▶ [Text segment]:
Some time ago there seemed to be a lot people very enthusiastic about F2P and the fact that great games, many times big budget games, could be play absolutely for free. After a while, it seems like we can see where it has brought us and where the game industry is going in this regard. Here are some points i have noticed myself.

1
Many games, that otherwise could have been really fun to play and a fair, joyful single-player experience, are being bend to always online requirement deliberately. E.g. lately i was looking at Warframe. That game reminds me of Mass Effect. And really, let's be honest, it's gameplay is a single-player experience or co-op at best. It doesn't even have a PVP mode. But they re-worked it that way so it is always-online cash-grabbing tool. Not to mention you can spend money already, but the game is still officially in BETA...

▶ [Exercises to complete]:
#1 Count how many lines of the rows contain the word "dirt". Reply with the number only.
#2 Continue the post about free-to-play games, starting right after its last sentence.
The rows that follow have no connection to the post about free-to-play games.

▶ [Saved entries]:
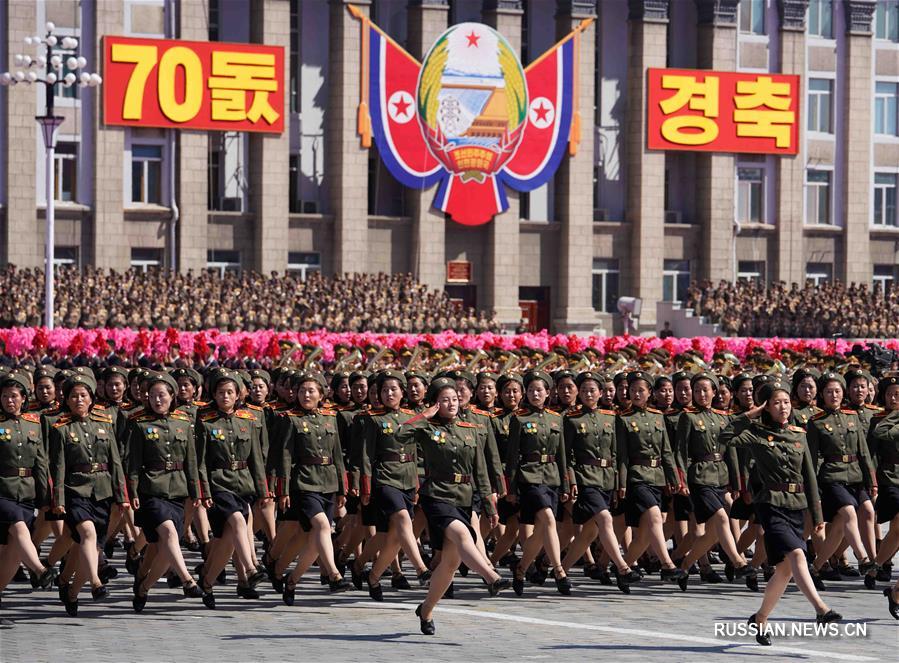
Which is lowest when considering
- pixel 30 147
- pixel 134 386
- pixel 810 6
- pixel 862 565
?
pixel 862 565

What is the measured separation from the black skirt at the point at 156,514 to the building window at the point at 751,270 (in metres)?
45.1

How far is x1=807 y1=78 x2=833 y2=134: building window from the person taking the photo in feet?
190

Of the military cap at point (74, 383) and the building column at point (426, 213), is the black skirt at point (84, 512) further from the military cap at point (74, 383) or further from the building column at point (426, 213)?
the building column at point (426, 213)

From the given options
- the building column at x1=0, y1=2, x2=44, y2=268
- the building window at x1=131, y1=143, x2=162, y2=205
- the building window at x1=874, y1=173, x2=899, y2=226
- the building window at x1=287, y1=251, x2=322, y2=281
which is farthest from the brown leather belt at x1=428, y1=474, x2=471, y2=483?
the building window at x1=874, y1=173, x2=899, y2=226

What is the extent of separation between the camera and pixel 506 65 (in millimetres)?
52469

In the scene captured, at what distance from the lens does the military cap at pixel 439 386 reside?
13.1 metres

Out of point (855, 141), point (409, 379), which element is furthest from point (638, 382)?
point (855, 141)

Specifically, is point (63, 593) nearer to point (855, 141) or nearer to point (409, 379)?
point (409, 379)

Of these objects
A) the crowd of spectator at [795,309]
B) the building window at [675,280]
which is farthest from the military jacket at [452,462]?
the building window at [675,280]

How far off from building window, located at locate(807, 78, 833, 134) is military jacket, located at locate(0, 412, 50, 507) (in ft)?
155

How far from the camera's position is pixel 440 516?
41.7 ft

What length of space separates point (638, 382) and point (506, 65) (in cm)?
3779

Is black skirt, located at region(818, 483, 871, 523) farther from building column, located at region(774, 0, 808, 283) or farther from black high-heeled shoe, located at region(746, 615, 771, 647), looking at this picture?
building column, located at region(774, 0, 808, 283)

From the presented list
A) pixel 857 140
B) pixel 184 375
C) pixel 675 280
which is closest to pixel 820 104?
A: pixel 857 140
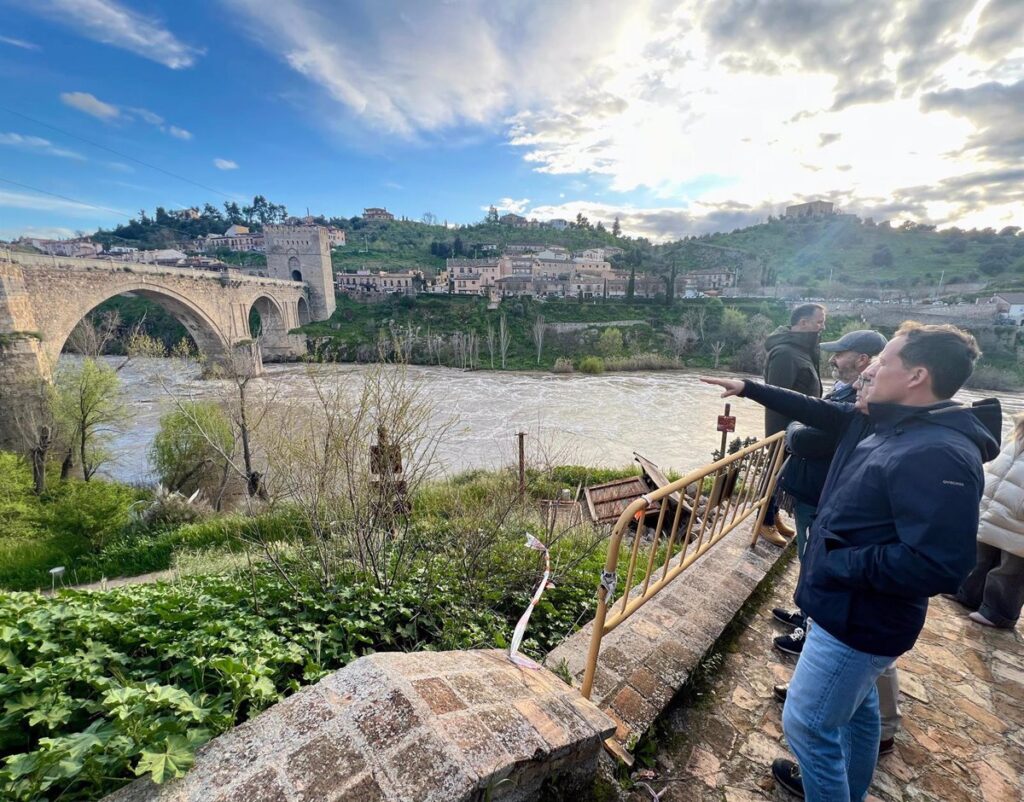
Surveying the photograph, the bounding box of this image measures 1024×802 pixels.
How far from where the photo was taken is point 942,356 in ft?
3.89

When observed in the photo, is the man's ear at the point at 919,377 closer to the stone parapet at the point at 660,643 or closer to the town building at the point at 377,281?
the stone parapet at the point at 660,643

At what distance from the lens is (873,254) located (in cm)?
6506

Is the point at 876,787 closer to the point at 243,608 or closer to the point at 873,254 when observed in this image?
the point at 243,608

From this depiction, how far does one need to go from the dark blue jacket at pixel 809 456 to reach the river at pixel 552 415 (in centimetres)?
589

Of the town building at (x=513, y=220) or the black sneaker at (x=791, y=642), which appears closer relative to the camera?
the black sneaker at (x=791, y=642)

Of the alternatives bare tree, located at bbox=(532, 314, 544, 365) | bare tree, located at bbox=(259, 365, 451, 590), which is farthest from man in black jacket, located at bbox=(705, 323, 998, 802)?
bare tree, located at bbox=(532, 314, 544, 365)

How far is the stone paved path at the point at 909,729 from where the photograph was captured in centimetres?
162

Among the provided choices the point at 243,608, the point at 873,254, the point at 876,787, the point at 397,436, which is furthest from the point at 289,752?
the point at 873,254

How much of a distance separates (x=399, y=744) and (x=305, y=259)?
==
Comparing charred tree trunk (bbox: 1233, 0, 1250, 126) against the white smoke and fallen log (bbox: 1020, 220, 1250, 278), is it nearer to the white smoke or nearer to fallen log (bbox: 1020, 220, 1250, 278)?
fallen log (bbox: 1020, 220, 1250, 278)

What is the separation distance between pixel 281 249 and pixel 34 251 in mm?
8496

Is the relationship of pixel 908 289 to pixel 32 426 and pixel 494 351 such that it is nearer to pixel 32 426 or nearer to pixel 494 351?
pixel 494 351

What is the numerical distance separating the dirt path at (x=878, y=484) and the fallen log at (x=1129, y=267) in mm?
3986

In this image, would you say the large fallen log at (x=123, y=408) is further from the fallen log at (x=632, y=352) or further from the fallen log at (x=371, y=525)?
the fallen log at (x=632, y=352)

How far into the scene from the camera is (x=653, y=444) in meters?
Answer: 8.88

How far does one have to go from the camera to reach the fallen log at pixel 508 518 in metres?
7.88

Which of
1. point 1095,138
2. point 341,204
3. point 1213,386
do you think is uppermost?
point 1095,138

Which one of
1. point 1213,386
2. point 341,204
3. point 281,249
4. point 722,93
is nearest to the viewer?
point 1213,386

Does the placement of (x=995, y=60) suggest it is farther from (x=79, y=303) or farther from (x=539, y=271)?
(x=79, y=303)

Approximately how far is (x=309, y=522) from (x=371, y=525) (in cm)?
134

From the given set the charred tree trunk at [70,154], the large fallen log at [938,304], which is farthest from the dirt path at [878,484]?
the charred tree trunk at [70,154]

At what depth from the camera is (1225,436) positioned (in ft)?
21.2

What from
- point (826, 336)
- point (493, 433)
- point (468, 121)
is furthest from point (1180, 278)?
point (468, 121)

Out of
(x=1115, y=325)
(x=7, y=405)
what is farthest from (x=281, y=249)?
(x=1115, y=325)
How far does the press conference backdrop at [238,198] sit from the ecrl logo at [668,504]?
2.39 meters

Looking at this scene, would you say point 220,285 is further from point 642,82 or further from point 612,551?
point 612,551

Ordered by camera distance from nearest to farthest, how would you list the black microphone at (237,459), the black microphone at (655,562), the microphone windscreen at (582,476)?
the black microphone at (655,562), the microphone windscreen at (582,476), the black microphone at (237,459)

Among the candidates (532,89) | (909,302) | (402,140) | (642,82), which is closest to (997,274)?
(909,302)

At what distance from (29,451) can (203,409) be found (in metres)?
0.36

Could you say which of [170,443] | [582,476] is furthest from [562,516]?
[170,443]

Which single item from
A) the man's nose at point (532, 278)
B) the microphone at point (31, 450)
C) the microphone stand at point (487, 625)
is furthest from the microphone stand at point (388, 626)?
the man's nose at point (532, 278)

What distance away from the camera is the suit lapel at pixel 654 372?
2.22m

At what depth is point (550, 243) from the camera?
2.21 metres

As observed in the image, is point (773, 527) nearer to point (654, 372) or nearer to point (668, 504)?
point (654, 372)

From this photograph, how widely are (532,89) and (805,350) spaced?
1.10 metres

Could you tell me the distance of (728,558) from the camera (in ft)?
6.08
---
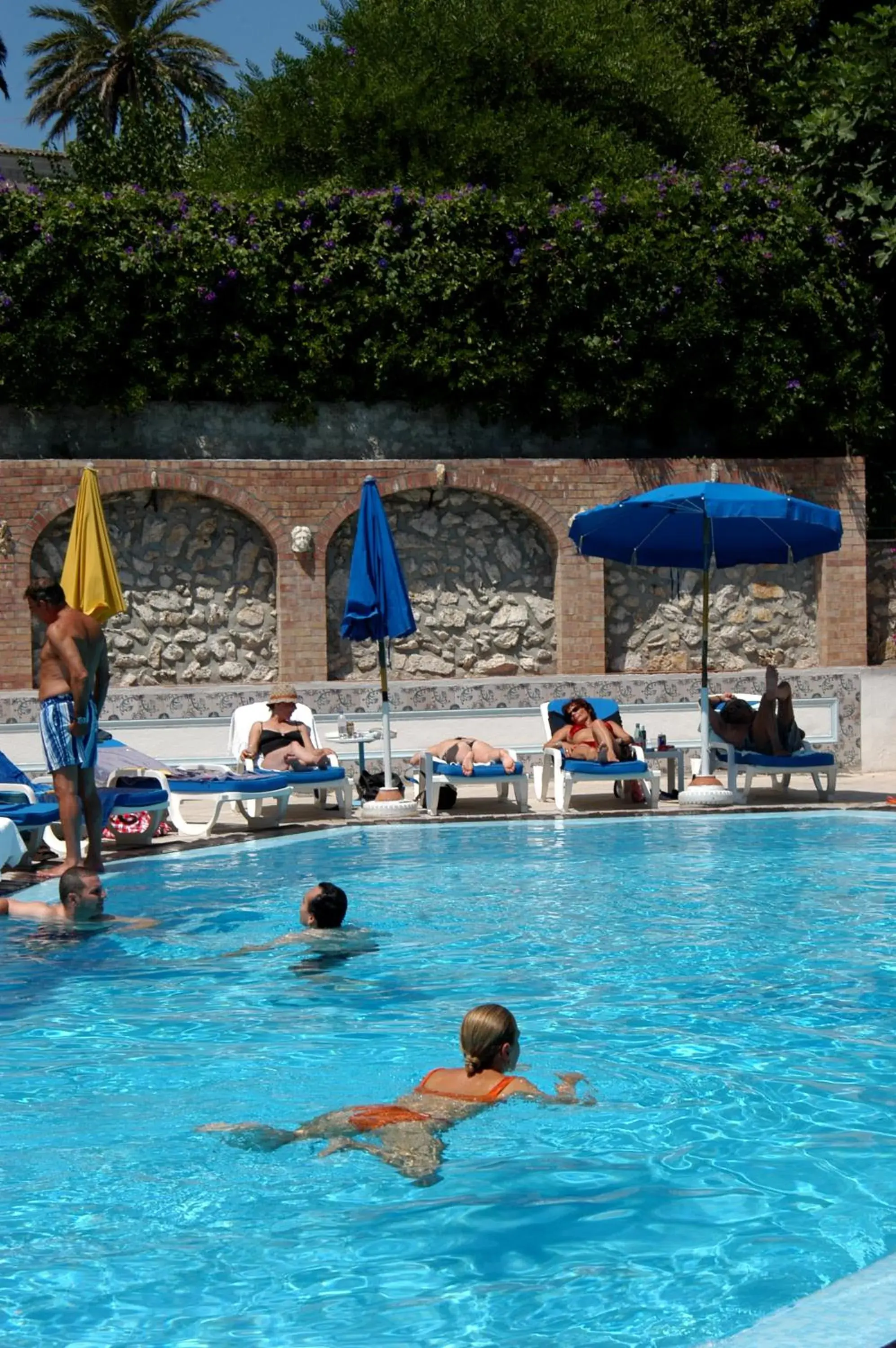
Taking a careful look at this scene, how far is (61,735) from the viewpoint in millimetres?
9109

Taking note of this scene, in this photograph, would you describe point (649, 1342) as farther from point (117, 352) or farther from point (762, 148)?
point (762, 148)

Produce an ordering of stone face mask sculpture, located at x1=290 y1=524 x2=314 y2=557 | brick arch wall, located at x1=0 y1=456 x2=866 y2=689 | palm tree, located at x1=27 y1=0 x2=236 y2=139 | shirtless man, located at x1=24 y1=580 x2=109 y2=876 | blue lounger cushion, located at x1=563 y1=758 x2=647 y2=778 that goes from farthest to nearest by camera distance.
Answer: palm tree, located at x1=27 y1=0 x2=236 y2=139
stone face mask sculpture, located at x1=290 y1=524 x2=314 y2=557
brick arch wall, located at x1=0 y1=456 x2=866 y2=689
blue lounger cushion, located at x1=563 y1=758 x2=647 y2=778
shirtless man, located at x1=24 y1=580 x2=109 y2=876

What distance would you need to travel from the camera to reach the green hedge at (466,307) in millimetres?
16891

▶ [Results of the tasks]:
#1 2

#2
2
Many good MMO games are transformed from subscription to "free" to play. Usually it destroys the game's community and makes the game pay-to-win

3
To keep people playing, mechanics behind the game are deformed. Here's what i mean. I am used to play games for fun. Take a look at Unreal Tournament. That game was about sheer fun: choose a map, choose your avatar and start shooting to others :P All have same chance for victory, it's only about skill, tactics, memorizing the map, etc.
But the idea has changed. In games like Hawken or Call of Duty you are gaining EXP, buying new weapons, or items, to have a better chance in a fight against other players. Now what is this "RPG" crap have to do with shooting? It's silly...Of course the end effect of that is players focusing on grinding EXP and waiting for that one great weapon, that will make them better. It has stopped being about fun. Now it is about grind. Playing to achieve something LATER, not to enjoy the game NOW.
I would love to see Hawken made as a stand-alone, single-player game with multi-player (LAN and/or Internet) attached, made the same way as, e.g. Unreal Tournament . Such a shame it won't ever be that awesome even if it has that potential...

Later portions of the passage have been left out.